Text
#PySpark Read JSON file into DataFrame

**PySpark SQL provides read.json("path") to read a single line or multiline (multiple lines) JSON file into PySpark DataFrame and write.json("path") to save or write to JSON file, In this tutorial, you will learn how to read a single file, multiple files, all files from a directory into DataFrame and writing DataFrame back to JSON file using Python example.**

---


###Note: PySpark API out of the box supports to read JSON files and many more file formats into PySpark DataFrame.


---


**Table of contents:**

- PySpark Read JSON file into DataFrame

- Read JSON file from multiline

- Read multiple files at a time

- Read all files in a directory

- Read file with a user-specified schema

- Read file using PySpark SQL

- Options while reading JSON file
  - nullValues
  - dateFormat

- PySpark Write DataFrame to JSON file
  - Using options 
  - Saving Mode
  
  
---

##PySpark Read JSON file into DataFrame


**Using read.json("path") or read.format("json").load("path") you can read a JSON file into a PySpark DataFrame, these methods take a file path as an argument.**

**Unlike reading a CSV, By default JSON data source inferschema from an input file.**

In [0]:
# Read JSon file into dataframe

df = spark.read.json("dbfs:/FileStore/json_resources/zipcodes.json")
df.printSchema()
df.show(truncate=False)

root
 |-- City: string (nullable = true)
 |-- Country: string (nullable = true)
 |-- Decommisioned: boolean (nullable = true)
 |-- EstimatedPopulation: long (nullable = true)
 |-- Lat: double (nullable = true)
 |-- Location: string (nullable = true)
 |-- LocationText: string (nullable = true)
 |-- LocationType: string (nullable = true)
 |-- Long: double (nullable = true)
 |-- Notes: string (nullable = true)
 |-- RecordNumber: long (nullable = true)
 |-- State: string (nullable = true)
 |-- TaxReturnsFiled: long (nullable = true)
 |-- TotalWages: long (nullable = true)
 |-- WorldRegion: string (nullable = true)
 |-- Xaxis: double (nullable = true)
 |-- Yaxis: double (nullable = true)
 |-- Zaxis: double (nullable = true)
 |-- ZipCodeType: string (nullable = true)
 |-- Zipcode: long (nullable = true)

+-------------------+-------+-------------+-------------------+-----+----------------------------+-----------------------+--------------+-------+-------------+------------+-----+------------

**When you use format("json") method, you can also specify the Data sources by their fully qualified name as below.**

In [0]:
# Read JSON file into dataframe
df_format = spark.read.format("org.apache.spark.sql.json")\
.load("dbfs:/FileStore/json_resources/zipcodes.json")

df_format.printSchema()

root
 |-- City: string (nullable = true)
 |-- Country: string (nullable = true)

The exercise
Reproduce the PySpark tutorial word for word between "df.show(truncate=False)" and "Notes: string (nullable = true)", inclusive. Rely only on the PySpark tutorial above.

Data extract
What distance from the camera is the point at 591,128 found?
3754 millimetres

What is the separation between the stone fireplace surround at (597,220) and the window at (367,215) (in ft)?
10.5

Correct output
df.show(truncate=False)

root
 |-- City: string (nullable = true)
 |-- Country: string (nullable = true)
 |-- Decommisioned: boolean (nullable = true)
 |-- EstimatedPopulation: long (nullable = true)
 |-- Lat: double (nullable = true)
 |-- Location: string (nullable = true)
 |-- LocationText: string (nullable = true)
 |-- LocationType: string (nullable = true)
 |-- Long: double (nullable = true)
 |-- Notes: string (nullable = true)